*** Opening of Records for the task ***

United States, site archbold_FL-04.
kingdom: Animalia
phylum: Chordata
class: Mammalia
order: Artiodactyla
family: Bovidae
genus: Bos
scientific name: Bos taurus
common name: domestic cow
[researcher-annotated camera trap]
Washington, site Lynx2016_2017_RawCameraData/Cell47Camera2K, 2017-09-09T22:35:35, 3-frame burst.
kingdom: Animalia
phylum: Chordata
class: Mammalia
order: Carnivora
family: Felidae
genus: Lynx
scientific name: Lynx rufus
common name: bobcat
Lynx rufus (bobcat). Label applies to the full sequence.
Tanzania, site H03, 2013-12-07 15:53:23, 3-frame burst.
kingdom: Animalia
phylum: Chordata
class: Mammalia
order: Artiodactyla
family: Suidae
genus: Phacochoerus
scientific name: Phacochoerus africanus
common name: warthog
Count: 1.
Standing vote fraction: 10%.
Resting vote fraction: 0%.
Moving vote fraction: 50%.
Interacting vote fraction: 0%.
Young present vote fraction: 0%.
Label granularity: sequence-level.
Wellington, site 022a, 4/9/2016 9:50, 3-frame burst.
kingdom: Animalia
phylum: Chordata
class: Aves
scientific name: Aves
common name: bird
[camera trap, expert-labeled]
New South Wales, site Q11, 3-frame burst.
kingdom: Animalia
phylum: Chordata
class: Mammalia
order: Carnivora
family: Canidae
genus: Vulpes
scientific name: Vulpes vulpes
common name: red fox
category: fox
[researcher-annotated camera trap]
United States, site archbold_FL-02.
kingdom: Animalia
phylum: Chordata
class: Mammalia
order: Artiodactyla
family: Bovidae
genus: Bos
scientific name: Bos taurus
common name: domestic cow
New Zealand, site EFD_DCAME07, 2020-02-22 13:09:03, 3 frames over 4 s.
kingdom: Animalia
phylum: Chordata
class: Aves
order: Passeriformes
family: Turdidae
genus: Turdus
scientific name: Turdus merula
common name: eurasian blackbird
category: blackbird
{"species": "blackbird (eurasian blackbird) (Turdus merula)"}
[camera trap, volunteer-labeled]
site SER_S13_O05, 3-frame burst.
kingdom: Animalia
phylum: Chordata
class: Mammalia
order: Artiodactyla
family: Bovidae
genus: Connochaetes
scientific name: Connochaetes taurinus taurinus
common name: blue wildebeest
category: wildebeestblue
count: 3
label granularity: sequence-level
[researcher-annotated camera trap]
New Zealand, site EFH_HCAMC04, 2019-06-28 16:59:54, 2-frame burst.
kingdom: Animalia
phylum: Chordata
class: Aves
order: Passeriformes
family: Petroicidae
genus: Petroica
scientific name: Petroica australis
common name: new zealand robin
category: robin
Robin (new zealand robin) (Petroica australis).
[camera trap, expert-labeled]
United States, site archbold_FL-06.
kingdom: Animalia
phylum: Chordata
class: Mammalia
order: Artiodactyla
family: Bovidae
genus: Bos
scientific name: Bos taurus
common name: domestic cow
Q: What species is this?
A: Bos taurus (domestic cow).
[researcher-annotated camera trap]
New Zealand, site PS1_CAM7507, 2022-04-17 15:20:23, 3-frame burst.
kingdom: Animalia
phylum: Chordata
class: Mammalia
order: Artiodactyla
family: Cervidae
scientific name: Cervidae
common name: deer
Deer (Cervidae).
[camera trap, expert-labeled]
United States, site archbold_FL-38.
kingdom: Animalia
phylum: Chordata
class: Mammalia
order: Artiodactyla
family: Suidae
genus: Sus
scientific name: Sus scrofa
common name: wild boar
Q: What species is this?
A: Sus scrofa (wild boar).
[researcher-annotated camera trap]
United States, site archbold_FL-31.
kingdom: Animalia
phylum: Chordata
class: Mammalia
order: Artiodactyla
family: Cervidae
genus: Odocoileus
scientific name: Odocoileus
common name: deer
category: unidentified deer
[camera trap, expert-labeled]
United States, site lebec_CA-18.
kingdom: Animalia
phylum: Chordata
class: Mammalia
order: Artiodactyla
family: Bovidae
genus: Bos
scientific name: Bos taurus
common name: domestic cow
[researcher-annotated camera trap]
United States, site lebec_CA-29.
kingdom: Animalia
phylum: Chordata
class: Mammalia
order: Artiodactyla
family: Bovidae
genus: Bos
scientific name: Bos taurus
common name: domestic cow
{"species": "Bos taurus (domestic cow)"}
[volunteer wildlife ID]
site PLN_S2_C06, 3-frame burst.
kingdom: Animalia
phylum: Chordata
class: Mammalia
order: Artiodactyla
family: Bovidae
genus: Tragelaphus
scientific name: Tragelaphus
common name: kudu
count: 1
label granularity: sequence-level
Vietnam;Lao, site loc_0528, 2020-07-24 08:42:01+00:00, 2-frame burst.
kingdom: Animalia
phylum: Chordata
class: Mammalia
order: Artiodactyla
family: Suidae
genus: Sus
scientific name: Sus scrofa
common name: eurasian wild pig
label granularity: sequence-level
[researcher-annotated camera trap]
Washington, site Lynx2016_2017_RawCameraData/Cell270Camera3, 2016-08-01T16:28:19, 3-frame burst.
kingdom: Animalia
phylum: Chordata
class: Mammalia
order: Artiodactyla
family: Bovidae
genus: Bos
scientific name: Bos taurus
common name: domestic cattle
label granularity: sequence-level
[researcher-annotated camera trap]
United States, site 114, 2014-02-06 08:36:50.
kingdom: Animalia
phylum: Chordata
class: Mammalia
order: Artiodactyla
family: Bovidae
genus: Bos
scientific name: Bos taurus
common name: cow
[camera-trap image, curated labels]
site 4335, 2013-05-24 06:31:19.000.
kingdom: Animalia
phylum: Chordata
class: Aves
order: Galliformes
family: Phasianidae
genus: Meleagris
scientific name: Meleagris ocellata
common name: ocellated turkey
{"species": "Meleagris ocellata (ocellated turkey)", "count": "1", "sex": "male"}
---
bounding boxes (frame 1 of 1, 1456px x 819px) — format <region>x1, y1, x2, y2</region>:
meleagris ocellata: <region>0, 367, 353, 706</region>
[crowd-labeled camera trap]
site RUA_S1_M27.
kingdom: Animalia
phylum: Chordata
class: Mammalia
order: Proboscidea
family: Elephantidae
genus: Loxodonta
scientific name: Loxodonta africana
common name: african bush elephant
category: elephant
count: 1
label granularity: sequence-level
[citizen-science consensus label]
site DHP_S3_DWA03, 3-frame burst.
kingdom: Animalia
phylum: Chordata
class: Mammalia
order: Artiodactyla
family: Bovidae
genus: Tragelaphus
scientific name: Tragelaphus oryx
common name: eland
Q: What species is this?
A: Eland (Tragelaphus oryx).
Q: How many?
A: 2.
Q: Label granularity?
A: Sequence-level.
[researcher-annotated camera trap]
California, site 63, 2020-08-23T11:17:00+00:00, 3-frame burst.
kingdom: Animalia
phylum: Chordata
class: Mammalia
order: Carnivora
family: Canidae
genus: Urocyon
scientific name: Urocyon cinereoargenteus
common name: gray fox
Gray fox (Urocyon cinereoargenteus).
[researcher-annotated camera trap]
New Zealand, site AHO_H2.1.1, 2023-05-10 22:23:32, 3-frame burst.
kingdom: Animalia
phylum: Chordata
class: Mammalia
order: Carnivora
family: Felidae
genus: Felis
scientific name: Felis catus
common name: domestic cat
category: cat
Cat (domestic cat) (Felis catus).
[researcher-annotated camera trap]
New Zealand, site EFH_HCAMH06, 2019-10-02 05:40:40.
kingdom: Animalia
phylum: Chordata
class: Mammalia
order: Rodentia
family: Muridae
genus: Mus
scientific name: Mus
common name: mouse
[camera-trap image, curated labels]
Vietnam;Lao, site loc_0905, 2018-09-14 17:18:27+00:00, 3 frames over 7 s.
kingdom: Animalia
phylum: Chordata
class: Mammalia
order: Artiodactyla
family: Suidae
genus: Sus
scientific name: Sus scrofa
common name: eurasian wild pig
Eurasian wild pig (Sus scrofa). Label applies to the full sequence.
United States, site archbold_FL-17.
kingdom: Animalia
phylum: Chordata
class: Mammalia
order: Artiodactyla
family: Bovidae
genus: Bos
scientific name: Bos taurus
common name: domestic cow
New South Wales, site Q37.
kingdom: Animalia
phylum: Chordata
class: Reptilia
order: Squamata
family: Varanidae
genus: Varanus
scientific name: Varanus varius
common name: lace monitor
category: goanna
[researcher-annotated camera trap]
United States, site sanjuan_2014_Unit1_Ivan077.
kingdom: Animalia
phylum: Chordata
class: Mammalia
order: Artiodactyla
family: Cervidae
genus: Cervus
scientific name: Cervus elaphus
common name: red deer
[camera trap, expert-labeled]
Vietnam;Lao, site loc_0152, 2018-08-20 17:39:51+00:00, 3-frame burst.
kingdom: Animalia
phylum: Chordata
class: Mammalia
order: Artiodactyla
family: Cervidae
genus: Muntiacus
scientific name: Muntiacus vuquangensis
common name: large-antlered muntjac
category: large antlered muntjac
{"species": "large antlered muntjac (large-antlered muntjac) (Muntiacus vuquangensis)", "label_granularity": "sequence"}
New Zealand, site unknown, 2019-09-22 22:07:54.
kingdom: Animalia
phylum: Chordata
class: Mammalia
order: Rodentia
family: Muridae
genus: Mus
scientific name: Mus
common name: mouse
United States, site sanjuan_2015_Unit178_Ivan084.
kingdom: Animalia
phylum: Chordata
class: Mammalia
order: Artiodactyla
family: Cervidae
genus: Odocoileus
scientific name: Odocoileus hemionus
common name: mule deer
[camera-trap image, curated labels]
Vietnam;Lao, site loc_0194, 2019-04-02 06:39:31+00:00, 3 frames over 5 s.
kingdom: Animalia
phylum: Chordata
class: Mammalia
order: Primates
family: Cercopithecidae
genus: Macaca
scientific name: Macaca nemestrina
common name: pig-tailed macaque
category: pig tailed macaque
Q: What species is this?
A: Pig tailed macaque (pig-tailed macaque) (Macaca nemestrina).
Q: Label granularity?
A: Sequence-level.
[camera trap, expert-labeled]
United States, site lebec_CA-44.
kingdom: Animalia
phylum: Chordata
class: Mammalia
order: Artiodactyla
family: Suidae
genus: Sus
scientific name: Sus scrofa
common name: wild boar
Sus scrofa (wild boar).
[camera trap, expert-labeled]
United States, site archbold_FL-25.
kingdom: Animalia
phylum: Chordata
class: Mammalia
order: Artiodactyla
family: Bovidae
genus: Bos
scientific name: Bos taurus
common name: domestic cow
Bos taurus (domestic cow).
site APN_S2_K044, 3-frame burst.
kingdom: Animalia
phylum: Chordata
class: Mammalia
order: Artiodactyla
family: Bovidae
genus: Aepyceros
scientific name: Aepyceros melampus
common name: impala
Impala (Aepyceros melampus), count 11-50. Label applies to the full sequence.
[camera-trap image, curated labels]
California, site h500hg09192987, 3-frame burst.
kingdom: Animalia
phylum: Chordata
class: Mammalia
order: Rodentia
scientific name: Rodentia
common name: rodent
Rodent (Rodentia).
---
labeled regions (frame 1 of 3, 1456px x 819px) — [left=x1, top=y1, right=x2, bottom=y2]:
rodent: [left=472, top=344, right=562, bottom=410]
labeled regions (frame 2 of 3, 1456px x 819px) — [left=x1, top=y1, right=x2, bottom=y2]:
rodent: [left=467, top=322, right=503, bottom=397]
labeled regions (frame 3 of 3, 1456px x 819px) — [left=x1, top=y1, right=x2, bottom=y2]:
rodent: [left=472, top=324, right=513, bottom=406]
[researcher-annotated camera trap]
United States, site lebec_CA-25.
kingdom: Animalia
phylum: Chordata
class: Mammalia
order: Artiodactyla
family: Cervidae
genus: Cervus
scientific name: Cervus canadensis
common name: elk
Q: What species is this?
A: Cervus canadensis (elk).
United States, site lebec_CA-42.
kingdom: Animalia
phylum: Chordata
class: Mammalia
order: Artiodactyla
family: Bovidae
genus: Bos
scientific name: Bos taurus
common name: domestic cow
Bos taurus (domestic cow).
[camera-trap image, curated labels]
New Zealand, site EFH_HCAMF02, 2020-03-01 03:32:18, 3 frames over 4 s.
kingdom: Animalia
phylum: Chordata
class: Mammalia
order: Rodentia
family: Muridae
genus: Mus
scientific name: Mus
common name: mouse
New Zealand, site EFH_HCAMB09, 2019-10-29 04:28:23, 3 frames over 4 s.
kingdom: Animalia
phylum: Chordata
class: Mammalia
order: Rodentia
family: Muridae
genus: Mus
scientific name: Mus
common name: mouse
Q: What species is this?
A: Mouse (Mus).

*** Close of Records for the task ***

• Task prompt:
Pull every line containing "over" from the entries above and copy it.

• Task response:
New Zealand, site EFD_DCAME07, 2020-02-22 13:09:03, 3 frames over 4 s.
Vietnam;Lao, site loc_0905, 2018-09-14 17:18:27+00:00, 3 frames over 7 s.
Vietnam;Lao, site loc_0194, 2019-04-02 06:39:31+00:00, 3 frames over 5 s.
New Zealand, site EFH_HCAMF02, 2020-03-01 03:32:18, 3 frames over 4 s.
New Zealand, site EFH_HCAMB09, 2019-10-29 04:28:23, 3 frames over 4 s.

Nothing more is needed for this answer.